いつもなら、その後は、このまま星を見たりボーっとしたり、ゲームをしたりしながら寝るまでにノンビリしたりしている。
ハズなんだけど……。
僕はスマホをじっと見つめて、時々唸ったりベッドで転がったりしながら、考え込んでいた。
画面には、白波柚子さんと書かれた着信画面、ボタン一つ押せば彼女のスマホに直結されるはずだ。

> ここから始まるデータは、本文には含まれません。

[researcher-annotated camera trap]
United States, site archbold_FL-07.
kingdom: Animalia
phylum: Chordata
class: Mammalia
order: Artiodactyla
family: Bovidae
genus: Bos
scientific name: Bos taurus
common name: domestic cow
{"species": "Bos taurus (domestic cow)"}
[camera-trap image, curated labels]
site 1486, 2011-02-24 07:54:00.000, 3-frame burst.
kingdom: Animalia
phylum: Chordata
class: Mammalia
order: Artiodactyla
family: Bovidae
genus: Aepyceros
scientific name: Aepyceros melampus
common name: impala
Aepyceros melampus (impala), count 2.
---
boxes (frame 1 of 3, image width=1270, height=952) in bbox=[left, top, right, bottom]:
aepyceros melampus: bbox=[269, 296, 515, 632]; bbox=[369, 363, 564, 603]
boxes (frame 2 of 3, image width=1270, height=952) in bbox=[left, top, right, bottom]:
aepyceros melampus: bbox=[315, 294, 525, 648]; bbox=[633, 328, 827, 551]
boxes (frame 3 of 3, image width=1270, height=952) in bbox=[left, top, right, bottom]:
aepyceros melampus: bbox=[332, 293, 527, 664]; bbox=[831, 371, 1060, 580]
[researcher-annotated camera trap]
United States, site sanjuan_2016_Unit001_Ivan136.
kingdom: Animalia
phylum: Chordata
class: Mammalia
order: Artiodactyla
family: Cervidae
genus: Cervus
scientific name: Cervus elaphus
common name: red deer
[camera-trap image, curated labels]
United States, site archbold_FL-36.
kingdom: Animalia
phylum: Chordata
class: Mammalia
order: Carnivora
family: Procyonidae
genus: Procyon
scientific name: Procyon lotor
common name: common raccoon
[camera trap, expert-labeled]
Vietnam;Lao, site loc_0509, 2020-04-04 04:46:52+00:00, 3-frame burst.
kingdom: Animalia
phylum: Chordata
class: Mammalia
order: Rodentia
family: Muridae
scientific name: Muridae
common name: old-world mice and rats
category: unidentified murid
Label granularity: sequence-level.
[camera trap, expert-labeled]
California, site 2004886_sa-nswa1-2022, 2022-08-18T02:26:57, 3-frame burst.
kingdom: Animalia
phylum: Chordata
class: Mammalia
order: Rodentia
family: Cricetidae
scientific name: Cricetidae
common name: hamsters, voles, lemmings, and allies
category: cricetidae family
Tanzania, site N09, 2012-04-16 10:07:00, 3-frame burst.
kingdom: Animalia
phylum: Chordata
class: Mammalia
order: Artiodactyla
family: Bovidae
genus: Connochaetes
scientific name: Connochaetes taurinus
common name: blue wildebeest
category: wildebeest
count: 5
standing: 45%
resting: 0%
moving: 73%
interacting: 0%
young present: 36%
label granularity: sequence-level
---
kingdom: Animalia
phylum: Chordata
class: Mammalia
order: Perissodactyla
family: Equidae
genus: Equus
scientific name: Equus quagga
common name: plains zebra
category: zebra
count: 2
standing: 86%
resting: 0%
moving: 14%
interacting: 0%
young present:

これは、今日の図書当番で偶然ゲット出来た白波さんのスマホの電話番号。
……嘘、実はワザとスマホが見付からない振りをして電話を掛けてもらった。
結構、ドキドキしたな。
ワザと良く分かる胸ポケットにスマホを入れて、もし彼女が気付いて指摘して来たら諦めようって思っていた。
何とかして電話番号が知りたかったけど、彼女に直接聞く勇気は無かったんだ。
ズルいよな?
白波さんは、胸ポケットのスマホに気付いていたのか、気付いていなかったのかは、僕には分からない。
でも、彼女は僕の下手な演技に優しく笑ってくれて、念願の白波さんの電話番号を手に入れる事が出来た。
嬉しい、凄く嬉しい。
これで、いつでも白波さんに電話が出来るじゃん!!
なんて思ったのが一時間前で……。
僕は、スマホの前で固まる事になっていた。
情けないな……。
ふと考える。
なんて言って、電話しよう?
『今晩は』
『えっ?どうしたの赤松君?何か用?』
『……』
あっ、駄目だ特に用なんて無い。
図書委員の事で、聞きたい事が?……嘘、全然無い。
白波さんの事で、聞きたい事が?……あるけど聞ける訳ないよ!!
何が聞きたいかって?そりゃあ、色々と……。
そんな事はどうでもいいんだ!!
白波さんの声が聞きたくて……そりゃ、これなんだけどさ、こんな事言ったら気持ち悪いじゃん!!
はぁ、僕何やってるだろう?
僕は、スマホの前で大きなため息をつく。
下手くそな芝居までして、電話番号手に入れて……。
何か、ストーカーみたい。
そこまで考えてゾッとした。
電話番号を不正に手に入れて、白波さんに迷惑掛けているんじゃないのか?
そもそも僕になんか、電話されたら迷惑なんじゃないのか?
白波さんに嫌われる?
そんな言葉が、頭をリフレインして駆け巡る。
『赤松君、緊張してる?』
『赤松君も凄く優しいし、その……カッコいいと……思います』
今までの白波さんの言葉が頭を巡って行く。
駄目だよ、こんなのじゃ!!
僕は、スマホの通話ボタンを押した。
通信中のメロディーが流れる。
あんまり聞いた事無かったな。こんな音してたんだ。
『……はい、白波です』
白波さんの声に少し慌てながら、
「もっ、もしもし、赤松太陽ですけど、白波柚子さんのスマホですか?」
『キョンばんは赤松君!!白波柚子です!!』
あっ、噛んだ。
『どうしたの?』
彼女の声に僕は、大きく深呼吸する。
「白波さん、僕は君に……謝らなきゃいけない事があるんだ」
スマホから、白波さんの息を呑む音が聞こえた。